> _Problem to work on_:
Render the lines below as a numbered list, omitting blank lines. Exclude the pictures from the output.

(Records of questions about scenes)
[BEGIN]

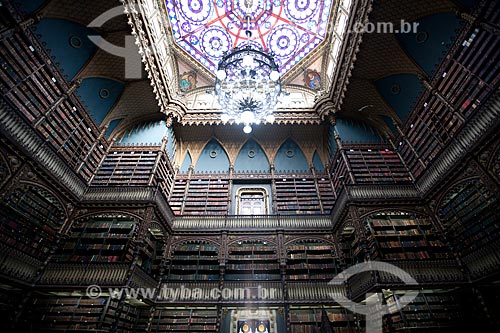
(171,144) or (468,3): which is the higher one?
(171,144)

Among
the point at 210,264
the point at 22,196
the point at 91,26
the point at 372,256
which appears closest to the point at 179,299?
the point at 210,264

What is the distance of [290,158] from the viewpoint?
13039 millimetres

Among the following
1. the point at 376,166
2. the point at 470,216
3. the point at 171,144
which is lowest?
the point at 470,216

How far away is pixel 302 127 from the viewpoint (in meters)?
13.0

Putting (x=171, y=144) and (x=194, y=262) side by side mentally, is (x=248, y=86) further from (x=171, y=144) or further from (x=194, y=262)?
(x=171, y=144)

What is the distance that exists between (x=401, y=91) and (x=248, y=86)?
6.57m

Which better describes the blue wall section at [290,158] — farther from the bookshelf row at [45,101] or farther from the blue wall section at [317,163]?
the bookshelf row at [45,101]

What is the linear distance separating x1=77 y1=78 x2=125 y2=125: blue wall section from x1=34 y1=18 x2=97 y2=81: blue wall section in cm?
70

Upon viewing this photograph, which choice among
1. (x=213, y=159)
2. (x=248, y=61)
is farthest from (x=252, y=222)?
(x=248, y=61)

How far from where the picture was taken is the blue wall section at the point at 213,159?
1269 centimetres

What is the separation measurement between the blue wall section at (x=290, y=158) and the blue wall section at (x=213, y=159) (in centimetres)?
265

[END]

> _Full solution_:
1. (171,144) or (468,3): which is the higher one?
2. (171,144)
3. Among
4. the point at 210,264
5. the point at 22,196
6. the point at 91,26
7. the point at 372,256
8. which appears closest to the point at 179,299?
9. the point at 210,264
10. What is the distance of [290,158] from the viewpoint?
11. 13039 millimetres
12. Among the following
13. 1. the point at 376,166
14. 2. the point at 470,216
15. 3. the point at 171,144
16. which is lowest?
17. the point at 470,216
18. How far away is pixel 302 127 from the viewpoint (in meters)?
19. 13.0
20. Putting (x=171, y=144) and (x=194, y=262) side by side mentally, is (x=248, y=86) further from (x=171, y=144) or further from (x=194, y=262)?
21. (x=171, y=144)
22. What is the distance that exists between (x=401, y=91) and (x=248, y=86)?
23. 6.57m
24. Which better describes the blue wall section at [290,158] — farther from the bookshelf row at [45,101] or farther from the blue wall section at [317,163]?
25. the bookshelf row at [45,101]
26. What is the linear distance separating x1=77 y1=78 x2=125 y2=125: blue wall section from x1=34 y1=18 x2=97 y2=81: blue wall section in cm?
27. 70
28. Upon viewing this photograph, which choice among
29. 1. (x=213, y=159)
30. 2. (x=248, y=61)
31. is farthest from (x=252, y=222)?
32. (x=248, y=61)
33. How far from where the picture was taken is the blue wall section at the point at 213,159?
34. 1269 centimetres
35. What is the separation measurement between the blue wall section at (x=290, y=158) and the blue wall section at (x=213, y=159) (in centimetres)?
36. 265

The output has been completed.